* EXERCISE *
Provide the records once more, identical to the original.

[Dataset rows]
* Begin *

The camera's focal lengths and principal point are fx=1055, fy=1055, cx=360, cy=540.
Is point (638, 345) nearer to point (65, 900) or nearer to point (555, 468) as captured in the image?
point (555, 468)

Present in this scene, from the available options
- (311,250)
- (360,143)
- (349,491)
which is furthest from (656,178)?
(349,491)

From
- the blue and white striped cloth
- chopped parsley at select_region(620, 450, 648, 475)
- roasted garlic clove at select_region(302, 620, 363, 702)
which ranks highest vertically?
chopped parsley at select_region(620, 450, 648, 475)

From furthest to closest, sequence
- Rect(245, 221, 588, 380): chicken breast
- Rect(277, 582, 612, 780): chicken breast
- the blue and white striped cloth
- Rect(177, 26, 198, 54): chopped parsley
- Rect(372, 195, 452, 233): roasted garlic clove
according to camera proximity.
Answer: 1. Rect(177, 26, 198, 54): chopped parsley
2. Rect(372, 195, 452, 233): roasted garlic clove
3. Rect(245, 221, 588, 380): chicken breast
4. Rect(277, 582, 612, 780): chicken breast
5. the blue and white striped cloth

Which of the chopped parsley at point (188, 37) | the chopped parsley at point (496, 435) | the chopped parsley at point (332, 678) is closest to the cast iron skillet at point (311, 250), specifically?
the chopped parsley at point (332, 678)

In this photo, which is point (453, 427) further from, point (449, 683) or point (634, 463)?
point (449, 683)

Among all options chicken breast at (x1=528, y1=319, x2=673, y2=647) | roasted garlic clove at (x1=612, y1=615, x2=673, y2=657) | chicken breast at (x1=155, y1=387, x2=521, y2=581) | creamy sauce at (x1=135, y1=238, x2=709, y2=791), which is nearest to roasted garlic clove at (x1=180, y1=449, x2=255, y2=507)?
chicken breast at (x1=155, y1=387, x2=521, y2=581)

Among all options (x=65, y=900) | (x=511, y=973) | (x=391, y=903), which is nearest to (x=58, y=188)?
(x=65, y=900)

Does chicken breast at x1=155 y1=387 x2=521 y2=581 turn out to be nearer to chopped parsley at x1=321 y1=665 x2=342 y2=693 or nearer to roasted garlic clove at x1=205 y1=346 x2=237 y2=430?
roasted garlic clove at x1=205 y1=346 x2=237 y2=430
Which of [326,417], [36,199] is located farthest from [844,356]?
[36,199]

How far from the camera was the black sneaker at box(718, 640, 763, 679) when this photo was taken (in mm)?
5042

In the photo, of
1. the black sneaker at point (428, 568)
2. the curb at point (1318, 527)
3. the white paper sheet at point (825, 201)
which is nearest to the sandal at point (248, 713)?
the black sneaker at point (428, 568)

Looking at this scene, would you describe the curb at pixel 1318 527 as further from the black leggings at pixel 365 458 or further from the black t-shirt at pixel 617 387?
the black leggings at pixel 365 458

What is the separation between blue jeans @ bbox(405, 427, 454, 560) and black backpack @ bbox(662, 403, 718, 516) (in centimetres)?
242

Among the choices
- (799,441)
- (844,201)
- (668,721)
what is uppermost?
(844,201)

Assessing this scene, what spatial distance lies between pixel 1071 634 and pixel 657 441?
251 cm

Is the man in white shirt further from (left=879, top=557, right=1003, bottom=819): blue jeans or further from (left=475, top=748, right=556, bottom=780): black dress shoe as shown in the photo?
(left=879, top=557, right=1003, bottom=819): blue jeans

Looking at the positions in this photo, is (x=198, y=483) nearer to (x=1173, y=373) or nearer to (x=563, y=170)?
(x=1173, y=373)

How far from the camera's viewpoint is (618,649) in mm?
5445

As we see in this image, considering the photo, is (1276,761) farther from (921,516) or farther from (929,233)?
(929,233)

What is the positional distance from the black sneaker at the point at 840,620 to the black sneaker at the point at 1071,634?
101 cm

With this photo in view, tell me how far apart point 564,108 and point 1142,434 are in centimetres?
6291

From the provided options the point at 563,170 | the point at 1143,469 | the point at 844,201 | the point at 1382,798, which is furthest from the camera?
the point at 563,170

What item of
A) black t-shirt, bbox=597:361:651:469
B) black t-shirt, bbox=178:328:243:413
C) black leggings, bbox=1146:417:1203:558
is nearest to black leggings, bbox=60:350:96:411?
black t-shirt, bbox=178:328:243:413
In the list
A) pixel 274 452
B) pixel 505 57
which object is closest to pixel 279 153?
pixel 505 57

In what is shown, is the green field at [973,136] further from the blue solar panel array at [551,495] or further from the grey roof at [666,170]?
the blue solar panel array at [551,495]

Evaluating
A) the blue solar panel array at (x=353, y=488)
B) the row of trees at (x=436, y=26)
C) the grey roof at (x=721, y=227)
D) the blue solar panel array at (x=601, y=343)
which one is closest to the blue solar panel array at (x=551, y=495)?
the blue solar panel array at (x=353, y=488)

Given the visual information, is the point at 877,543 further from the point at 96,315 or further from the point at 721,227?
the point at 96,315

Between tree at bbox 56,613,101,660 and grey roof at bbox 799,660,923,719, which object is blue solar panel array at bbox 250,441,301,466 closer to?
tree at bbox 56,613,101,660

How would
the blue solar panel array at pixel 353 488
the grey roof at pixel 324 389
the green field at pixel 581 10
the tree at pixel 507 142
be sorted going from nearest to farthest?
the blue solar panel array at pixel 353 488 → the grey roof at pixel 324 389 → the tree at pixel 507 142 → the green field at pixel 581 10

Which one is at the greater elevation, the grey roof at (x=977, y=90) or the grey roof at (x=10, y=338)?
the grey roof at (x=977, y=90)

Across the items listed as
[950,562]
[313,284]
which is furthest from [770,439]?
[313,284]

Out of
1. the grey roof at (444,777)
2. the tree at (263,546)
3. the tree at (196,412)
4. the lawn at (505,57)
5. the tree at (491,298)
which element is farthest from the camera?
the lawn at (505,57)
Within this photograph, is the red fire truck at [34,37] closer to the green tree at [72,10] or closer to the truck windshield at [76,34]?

* End *

* EXERCISE SOLUTION *
The camera's focal lengths and principal point are fx=1055, fy=1055, cx=360, cy=540.
Is point (638, 345) nearer to point (65, 900) or nearer to point (555, 468) as captured in the image?
point (555, 468)

Present in this scene, from the available options
- (311,250)
- (360,143)
- (349,491)
which is furthest from (656,178)?
(349,491)

From
- the blue and white striped cloth
- chopped parsley at select_region(620, 450, 648, 475)
- roasted garlic clove at select_region(302, 620, 363, 702)
which ranks highest vertically?
chopped parsley at select_region(620, 450, 648, 475)

From furthest to closest, sequence
- Rect(245, 221, 588, 380): chicken breast
- Rect(277, 582, 612, 780): chicken breast
- the blue and white striped cloth
- Rect(177, 26, 198, 54): chopped parsley
- Rect(372, 195, 452, 233): roasted garlic clove
according to camera proximity.
Answer: 1. Rect(177, 26, 198, 54): chopped parsley
2. Rect(372, 195, 452, 233): roasted garlic clove
3. Rect(245, 221, 588, 380): chicken breast
4. Rect(277, 582, 612, 780): chicken breast
5. the blue and white striped cloth

Which of the chopped parsley at point (188, 37) | the chopped parsley at point (496, 435) | the chopped parsley at point (332, 678) is closest to the cast iron skillet at point (311, 250), specifically?
the chopped parsley at point (332, 678)

In this photo, which is point (453, 427) further from, point (449, 683) or point (634, 463)?
point (449, 683)

Among all options chicken breast at (x1=528, y1=319, x2=673, y2=647) | roasted garlic clove at (x1=612, y1=615, x2=673, y2=657) | chicken breast at (x1=155, y1=387, x2=521, y2=581) | creamy sauce at (x1=135, y1=238, x2=709, y2=791), which is nearest to roasted garlic clove at (x1=180, y1=449, x2=255, y2=507)?
chicken breast at (x1=155, y1=387, x2=521, y2=581)

Among all options (x=65, y=900) | (x=511, y=973) | (x=391, y=903), which is nearest to (x=58, y=188)?
(x=65, y=900)

Does chicken breast at x1=155 y1=387 x2=521 y2=581 turn out to be nearer to chopped parsley at x1=321 y1=665 x2=342 y2=693 or nearer to roasted garlic clove at x1=205 y1=346 x2=237 y2=430?
roasted garlic clove at x1=205 y1=346 x2=237 y2=430
Which of [326,417], [36,199] is located farthest from [844,356]?
[36,199]

How far from the camera was the black sneaker at box(718, 640, 763, 679) when this photo was taken (in mm)?
5042

In the photo, of
1. the black sneaker at point (428, 568)
2. the curb at point (1318, 527)
3. the white paper sheet at point (825, 201)
which is nearest to the sandal at point (248, 713)?
the black sneaker at point (428, 568)

Looking at this scene, would you describe the curb at pixel 1318 527 as further from the black leggings at pixel 365 458 or further from the black t-shirt at pixel 617 387?
the black leggings at pixel 365 458

What is the separation between blue jeans @ bbox(405, 427, 454, 560) and black backpack @ bbox(662, 403, 718, 516) (in centimetres)?
242

Among the choices
- (799,441)
- (844,201)
- (668,721)
what is uppermost?
(844,201)

Assessing this scene, what spatial distance lies between pixel 1071 634 and pixel 657 441?
251 cm

Is the man in white shirt further from (left=879, top=557, right=1003, bottom=819): blue jeans or further from (left=475, top=748, right=556, bottom=780): black dress shoe as shown in the photo?
(left=879, top=557, right=1003, bottom=819): blue jeans

Looking at the positions in this photo, is (x=198, y=483) nearer to (x=1173, y=373) or nearer to (x=563, y=170)?
(x=1173, y=373)

How far from the camera's viewpoint is (618,649) in mm?
5445

As we see in this image, considering the photo, is (1276,761) farther from (921,516) or farther from (929,233)?
(929,233)

What is the positional distance from the black sneaker at the point at 840,620 to the black sneaker at the point at 1071,634?
101 cm

With this photo in view, tell me how far apart point 564,108 and point 1142,434 are in centimetres?
6291

From the provided options the point at 563,170 | the point at 1143,469 | the point at 844,201 | the point at 1382,798, which is furthest from the camera?
the point at 563,170

What item of
A) black t-shirt, bbox=597:361:651:469
B) black t-shirt, bbox=178:328:243:413
C) black leggings, bbox=1146:417:1203:558
is nearest to black leggings, bbox=60:350:96:411?
black t-shirt, bbox=178:328:243:413
In the list
A) pixel 274 452
B) pixel 505 57
which object is closest to pixel 279 153?
pixel 505 57

In what is shown, is the green field at [973,136] further from the blue solar panel array at [551,495] or further from the grey roof at [666,170]?
the blue solar panel array at [551,495]

Evaluating
A) the blue solar panel array at (x=353, y=488)
B) the row of trees at (x=436, y=26)
C) the grey roof at (x=721, y=227)
D) the blue solar panel array at (x=601, y=343)
which one is closest to the blue solar panel array at (x=551, y=495)?
the blue solar panel array at (x=353, y=488)

Given the visual information, is the point at 877,543 further from the point at 96,315 or further from the point at 721,227?
the point at 96,315

Between tree at bbox 56,613,101,660 and grey roof at bbox 799,660,923,719, which object is blue solar panel array at bbox 250,441,301,466 closer to?
tree at bbox 56,613,101,660

How would
the blue solar panel array at pixel 353 488
the grey roof at pixel 324 389
the green field at pixel 581 10
the tree at pixel 507 142
be sorted going from nearest to farthest?
the blue solar panel array at pixel 353 488 → the grey roof at pixel 324 389 → the tree at pixel 507 142 → the green field at pixel 581 10

Which one is at the greater elevation, the grey roof at (x=977, y=90) or the grey roof at (x=10, y=338)?
the grey roof at (x=977, y=90)

Across the items listed as
[950,562]
[313,284]
which is furthest from [770,439]?
[313,284]

Out of
1. the grey roof at (444,777)
2. the tree at (263,546)
3. the tree at (196,412)
4. the lawn at (505,57)
5. the tree at (491,298)
which element is farthest from the camera?
the lawn at (505,57)
Within this photograph, is the red fire truck at [34,37] closer to the green tree at [72,10] or closer to the truck windshield at [76,34]?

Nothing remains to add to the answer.